Once upon a time, in a time long forgotten, our dishwasher stopped working. Oh, it would still "run"--making loud noises, using gallons of water, etc. But it didn't actually wash any dishes the way you would expect something called a dishwasher to do. Gradually, its performance became so poor that we abandoned all attempts of even claiming to own a dishwasher. Eventually, it became a large black box sitting under the counter. I tried to be a real trooper about it, but I was growing really grumpy, frankly. I felt like I was wasting so much time washing dishes.
So, when my Michael asked me for ideas of a Christmas present, I told him that I just wanted to get a new dishwasher (and not feel guilty about it). And that, dear friend and devoted reader, is what I did!
Last week, I went to Sears and purchased the long-awaited appliance. The salesperson told me that Wanda didn't qualify for free delivery. "No problem!" I responded, "I can pick it up." Warily, the salesperson continued, "But you will need installation, right?" (I had seen the "Installation $169.99" signs posted around the floor models.) "No, thank you. My brother knows how to do it," I replied. And that's true. He does. And I was going to have him help me if I needed it. But guess what? I didn't! I did it all myself!

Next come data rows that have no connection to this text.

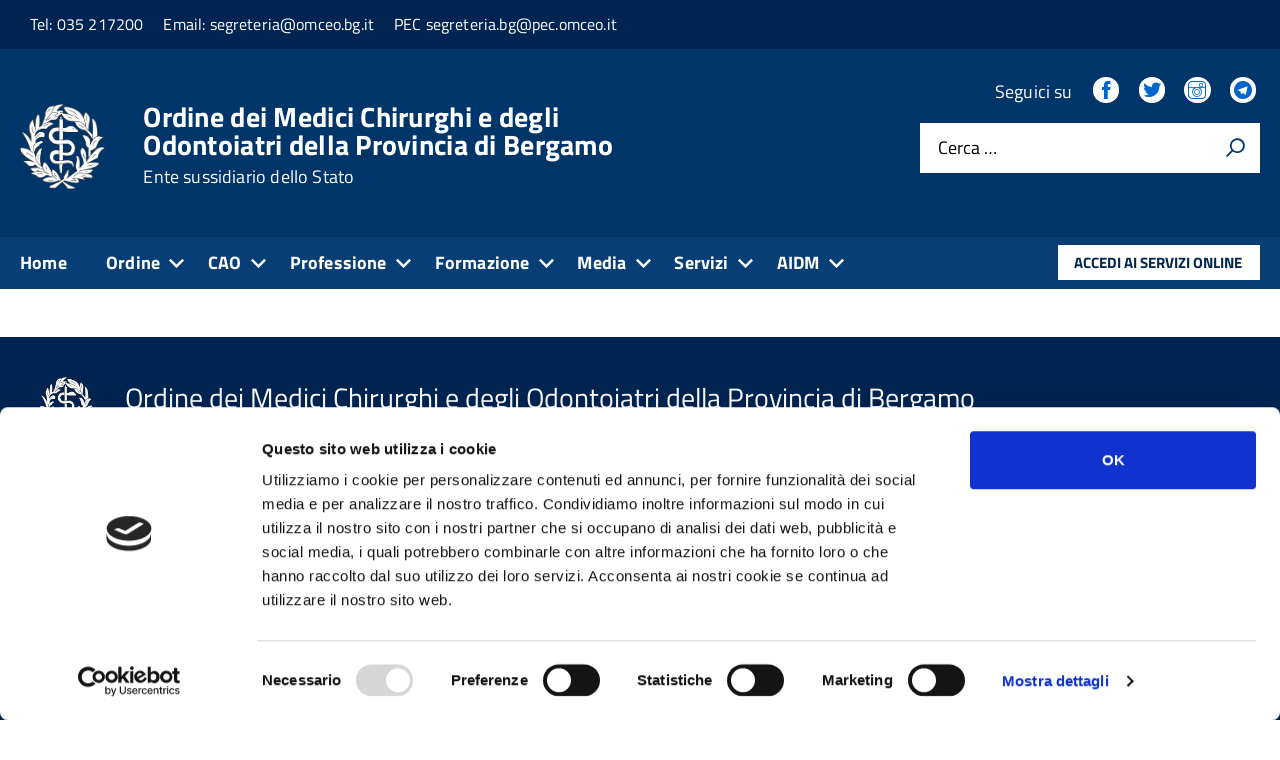

--- FILE ---
content_type: text/css
request_url: https://www.omceo.bg.it/templates/tecsispa/css/custom.css
body_size: 103
content:
.juloawrapper .alert-warning{
  display:none !important;
}

.convertforms.cf-success .cf-response{
 background-color: #002452;
}

.convertforms.cf-error .cf-response {
    background-color: #C00000;
}

.pg-cv-name{
  font-size: 12px;
  display:none;
}

.pg-cv-box{
  margin-top: 25px;
}

.pg-csv-box{
  margin-top: 25px;
}

.pg-csv-count{
  font-size: 16px;
  color: black;
}
#banner { margin-top: auto;}


.img_featured_small{
  float:right;
}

The next morning, I drove to the merchandise pick-up center where they loaded the dishwasher into my van. I drove home and pulled it out of the car. It wasn't too heavy, despite the "Warning! Excessive Weight Hazard" label on the box. I picked it up and started to go up the stairs to the front door (my front door is 1/2 story up and on the side of my house). The box was rather large, obviously, so on my third step up I pulled my cell phone out of my pocket and called my neighbor to see if she could come out and help me get it up the stairs. She didn't answer her phone, so I muttered my mantra to myself: "Where there's a will, there's a way." Then, I hefted that sucker one more time and took it up to the porch, scooted it around the corner and lifted it into the house. Thankfully, it slid effortlessly across the wood floors to the kitchen once I was in the house.
Then, I started the installation. I had watched a handyman video online the night before and felt like this task was totally doable. (A big thanks to Hans Vatter, The Handyman Extraordinaire!) I am not saying that is was fun be on my belly trying to reach the various pipes and wires while turning a wrench when there was nowhere to turn it, but it wasn't too bad. And it was certainly worth the savings of $170.

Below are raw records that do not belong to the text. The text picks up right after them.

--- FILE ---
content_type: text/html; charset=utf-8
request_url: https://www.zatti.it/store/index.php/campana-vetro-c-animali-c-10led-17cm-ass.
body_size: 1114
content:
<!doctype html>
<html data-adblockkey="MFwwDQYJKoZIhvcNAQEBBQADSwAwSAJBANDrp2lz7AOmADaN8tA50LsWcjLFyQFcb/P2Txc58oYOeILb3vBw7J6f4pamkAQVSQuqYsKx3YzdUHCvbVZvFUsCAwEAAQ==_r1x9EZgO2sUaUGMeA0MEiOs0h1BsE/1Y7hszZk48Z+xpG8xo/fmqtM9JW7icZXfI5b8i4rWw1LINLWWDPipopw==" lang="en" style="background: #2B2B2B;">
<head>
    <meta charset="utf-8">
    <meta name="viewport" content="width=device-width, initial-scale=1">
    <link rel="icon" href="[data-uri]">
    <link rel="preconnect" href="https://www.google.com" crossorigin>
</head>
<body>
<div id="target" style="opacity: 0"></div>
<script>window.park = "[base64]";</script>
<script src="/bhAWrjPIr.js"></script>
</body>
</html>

No, things didn't go perfectly smoothly. Right off the bat, I totally thought I'd turned the water off under the sink but realized when water came pouring out from under the old dishwasher that I had not. Big oops! That sent me running to the basement, groping in the dark of the laundry room to reach the house's main water shut-off valve (in the dark because I had already turned off all the power to the whole house--that's how we chickens do all of our electrical repairs!) But other than a couple of soaked towels, it was all good.
And it didn't take a super long time, either (even with a run to Home Depot in the mix to get a needed part (really, you can't put a 70 cent part in the box with a major appliance?!?!?!?--I would have paid a whole extra dollar, maybe five, not to have to run to Home Depot in the middle of the installation process!)). But I digress. Even with the annoying trip to Home Depot, I had a load of dishes being washed by the time I went to pick the kids up from school.
So, Merry Christmas to me and my new BFF, Wanda the Whirlpool (I figure a friend who came to my rescue and saved my sanity deserves the title of "new BFF" and a real name). She is such a welcomed addition to my kitchen!